===== Text excerpt
# This may be the coolest and most functional kitchen apron ever



## cnochef (May 23, 2013)

It is a combination knife roll and apron, what a great idea!!!

Hand made from highest quality materials in Toronto

http://thebluntroll.com/


----------



## Jmadams13 (May 23, 2013)

I so want one! Payday tomorrow.... Lol.


----------



## Jmadams13 (May 23, 2013)

Problem with the merchants PayPal. Can't see the price. Did you get a chance to see the price before this issue?


----------



## marc4pt0 (May 23, 2013)

Awesome idea!
Looks like$120 an apron if I'm not mistaking...

Edit: $165 with tax and shipping. Ouch


----------



## knyfeknerd (May 23, 2013)

I don't know about bending forward with that thing on!
It's cool Maynard is wearing one though!


----------



## Brad Gibson (May 23, 2013)

Sweet idea! My mom is in the process of making me some custom aprons, maybe I can get her to craft one of these up for me too!


----------



## don (May 23, 2013)

Okay, this is pretty smart.


----------



## ecchef (May 23, 2013)

Interesting name...a little double entendre going on there? It better come with a 'little extra' for a buck sixty five!


----------



## Reede (May 23, 2013)

I don't know about having sharp knives sticking up towards my chest, or where my hand could run into one if it got too close to my body. Don't care for the knife carrying style.


----------



## Jmadams13 (May 23, 2013)
==========
===== Record extracts
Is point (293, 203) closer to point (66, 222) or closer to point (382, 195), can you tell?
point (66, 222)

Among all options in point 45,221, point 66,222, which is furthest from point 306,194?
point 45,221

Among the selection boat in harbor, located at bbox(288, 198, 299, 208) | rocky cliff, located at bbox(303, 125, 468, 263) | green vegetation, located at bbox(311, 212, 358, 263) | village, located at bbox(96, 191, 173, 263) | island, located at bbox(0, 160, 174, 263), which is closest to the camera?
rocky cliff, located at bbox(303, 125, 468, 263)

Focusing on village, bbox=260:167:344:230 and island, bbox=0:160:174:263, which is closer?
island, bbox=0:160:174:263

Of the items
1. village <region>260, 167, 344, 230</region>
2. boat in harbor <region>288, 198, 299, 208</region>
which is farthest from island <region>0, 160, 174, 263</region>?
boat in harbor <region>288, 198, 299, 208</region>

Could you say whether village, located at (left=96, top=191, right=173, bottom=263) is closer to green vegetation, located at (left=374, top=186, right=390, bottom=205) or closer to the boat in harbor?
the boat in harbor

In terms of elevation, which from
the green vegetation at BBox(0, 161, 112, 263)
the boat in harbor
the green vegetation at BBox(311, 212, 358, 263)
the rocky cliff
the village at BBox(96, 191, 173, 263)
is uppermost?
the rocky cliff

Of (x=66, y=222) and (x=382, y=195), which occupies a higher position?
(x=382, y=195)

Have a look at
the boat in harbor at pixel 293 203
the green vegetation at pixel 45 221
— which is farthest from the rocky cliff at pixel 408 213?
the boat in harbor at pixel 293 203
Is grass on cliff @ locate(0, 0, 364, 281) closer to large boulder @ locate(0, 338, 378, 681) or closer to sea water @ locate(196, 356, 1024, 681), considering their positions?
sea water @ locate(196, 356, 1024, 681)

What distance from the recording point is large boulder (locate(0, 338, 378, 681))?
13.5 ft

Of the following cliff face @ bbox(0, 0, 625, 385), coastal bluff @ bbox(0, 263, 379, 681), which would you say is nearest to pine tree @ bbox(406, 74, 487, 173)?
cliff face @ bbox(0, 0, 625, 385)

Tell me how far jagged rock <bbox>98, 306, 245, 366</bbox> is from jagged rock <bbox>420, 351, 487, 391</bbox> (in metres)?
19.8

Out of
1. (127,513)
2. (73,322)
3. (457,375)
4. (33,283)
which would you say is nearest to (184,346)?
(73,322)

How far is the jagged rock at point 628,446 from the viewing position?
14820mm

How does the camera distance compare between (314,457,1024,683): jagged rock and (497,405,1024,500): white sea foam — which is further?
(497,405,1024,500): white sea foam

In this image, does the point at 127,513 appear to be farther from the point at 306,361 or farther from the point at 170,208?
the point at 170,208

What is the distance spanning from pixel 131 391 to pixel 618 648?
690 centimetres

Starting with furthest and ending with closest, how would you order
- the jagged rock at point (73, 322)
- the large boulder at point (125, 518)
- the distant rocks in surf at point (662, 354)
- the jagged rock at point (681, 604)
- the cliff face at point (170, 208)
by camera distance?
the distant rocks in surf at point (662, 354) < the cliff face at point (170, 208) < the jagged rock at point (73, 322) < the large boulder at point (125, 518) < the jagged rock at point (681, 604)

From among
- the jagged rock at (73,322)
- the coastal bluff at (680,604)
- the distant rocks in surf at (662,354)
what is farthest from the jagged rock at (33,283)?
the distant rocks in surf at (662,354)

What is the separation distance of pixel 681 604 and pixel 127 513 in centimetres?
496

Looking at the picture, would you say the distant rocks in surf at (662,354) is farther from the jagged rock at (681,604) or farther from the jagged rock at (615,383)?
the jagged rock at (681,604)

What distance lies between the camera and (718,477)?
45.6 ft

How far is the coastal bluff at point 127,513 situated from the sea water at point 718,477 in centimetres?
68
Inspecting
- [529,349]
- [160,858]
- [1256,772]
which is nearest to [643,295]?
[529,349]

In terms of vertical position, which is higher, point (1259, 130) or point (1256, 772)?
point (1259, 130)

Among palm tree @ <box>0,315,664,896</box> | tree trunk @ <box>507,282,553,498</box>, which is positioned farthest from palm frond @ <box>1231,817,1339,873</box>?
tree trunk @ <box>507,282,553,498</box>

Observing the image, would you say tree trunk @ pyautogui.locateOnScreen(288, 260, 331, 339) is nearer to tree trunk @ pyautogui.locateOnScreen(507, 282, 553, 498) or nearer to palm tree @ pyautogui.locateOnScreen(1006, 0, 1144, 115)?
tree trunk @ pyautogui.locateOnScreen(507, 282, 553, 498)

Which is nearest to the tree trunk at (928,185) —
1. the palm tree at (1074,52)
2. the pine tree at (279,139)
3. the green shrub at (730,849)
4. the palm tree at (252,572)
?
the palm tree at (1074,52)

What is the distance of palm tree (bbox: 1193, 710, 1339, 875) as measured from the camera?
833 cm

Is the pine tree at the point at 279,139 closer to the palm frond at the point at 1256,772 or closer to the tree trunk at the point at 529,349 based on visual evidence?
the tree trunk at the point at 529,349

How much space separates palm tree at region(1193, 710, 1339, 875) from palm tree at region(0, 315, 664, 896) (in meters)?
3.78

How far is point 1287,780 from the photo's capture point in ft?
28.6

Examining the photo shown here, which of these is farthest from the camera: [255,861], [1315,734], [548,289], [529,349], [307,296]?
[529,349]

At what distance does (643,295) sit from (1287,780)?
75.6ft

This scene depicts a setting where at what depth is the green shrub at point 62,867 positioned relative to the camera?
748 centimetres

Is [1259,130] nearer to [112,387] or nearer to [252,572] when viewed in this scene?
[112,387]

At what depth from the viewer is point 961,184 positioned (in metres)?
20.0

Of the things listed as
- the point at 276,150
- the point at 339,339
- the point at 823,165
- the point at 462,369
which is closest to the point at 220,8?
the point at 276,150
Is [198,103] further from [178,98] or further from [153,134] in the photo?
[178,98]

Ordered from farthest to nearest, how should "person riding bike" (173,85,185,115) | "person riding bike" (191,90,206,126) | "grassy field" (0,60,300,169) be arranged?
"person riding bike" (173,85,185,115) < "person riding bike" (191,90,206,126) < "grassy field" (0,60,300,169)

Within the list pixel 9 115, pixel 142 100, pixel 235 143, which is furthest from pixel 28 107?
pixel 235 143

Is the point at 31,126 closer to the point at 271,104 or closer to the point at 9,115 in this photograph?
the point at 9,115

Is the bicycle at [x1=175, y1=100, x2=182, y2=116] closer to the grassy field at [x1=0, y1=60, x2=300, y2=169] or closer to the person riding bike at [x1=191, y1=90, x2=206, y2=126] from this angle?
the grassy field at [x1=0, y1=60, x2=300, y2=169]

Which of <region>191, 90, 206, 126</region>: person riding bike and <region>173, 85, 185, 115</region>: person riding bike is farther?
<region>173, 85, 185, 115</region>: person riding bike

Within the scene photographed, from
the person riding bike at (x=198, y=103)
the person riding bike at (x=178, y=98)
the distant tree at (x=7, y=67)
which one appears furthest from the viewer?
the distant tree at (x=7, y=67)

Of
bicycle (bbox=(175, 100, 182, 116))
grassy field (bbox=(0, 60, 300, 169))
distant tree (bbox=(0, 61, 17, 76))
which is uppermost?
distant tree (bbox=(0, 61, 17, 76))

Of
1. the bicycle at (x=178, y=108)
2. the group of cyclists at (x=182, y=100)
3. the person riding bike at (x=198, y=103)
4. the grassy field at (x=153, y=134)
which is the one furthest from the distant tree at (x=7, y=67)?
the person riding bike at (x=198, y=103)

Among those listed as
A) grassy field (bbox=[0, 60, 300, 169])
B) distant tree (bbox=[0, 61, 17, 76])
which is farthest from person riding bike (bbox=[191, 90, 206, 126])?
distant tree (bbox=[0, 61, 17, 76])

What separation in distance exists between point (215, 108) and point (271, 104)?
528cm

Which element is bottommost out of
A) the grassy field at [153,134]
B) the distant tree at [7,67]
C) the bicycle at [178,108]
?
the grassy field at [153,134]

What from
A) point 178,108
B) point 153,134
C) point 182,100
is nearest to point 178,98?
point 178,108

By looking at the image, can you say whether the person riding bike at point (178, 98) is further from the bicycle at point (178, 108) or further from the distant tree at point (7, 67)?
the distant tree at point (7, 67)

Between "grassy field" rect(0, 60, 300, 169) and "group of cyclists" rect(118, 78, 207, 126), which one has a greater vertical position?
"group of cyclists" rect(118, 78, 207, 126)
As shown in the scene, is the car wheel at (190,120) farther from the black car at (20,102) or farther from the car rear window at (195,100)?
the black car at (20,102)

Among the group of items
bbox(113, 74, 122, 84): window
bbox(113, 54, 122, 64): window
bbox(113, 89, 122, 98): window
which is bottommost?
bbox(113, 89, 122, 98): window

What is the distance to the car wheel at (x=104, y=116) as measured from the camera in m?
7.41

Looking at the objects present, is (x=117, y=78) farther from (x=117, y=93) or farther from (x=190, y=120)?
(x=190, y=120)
==========
● Exercise aim
Transcribe the forum thread about the knife-roll apron above, starting at "Problem with the" and ending at "Awesome idea!".

● Correct output
Problem with the merchants PayPal. Can't see the price. Did you get a chance to see the price before this issue?


----------



## marc4pt0 (May 23, 2013)

Awesome idea!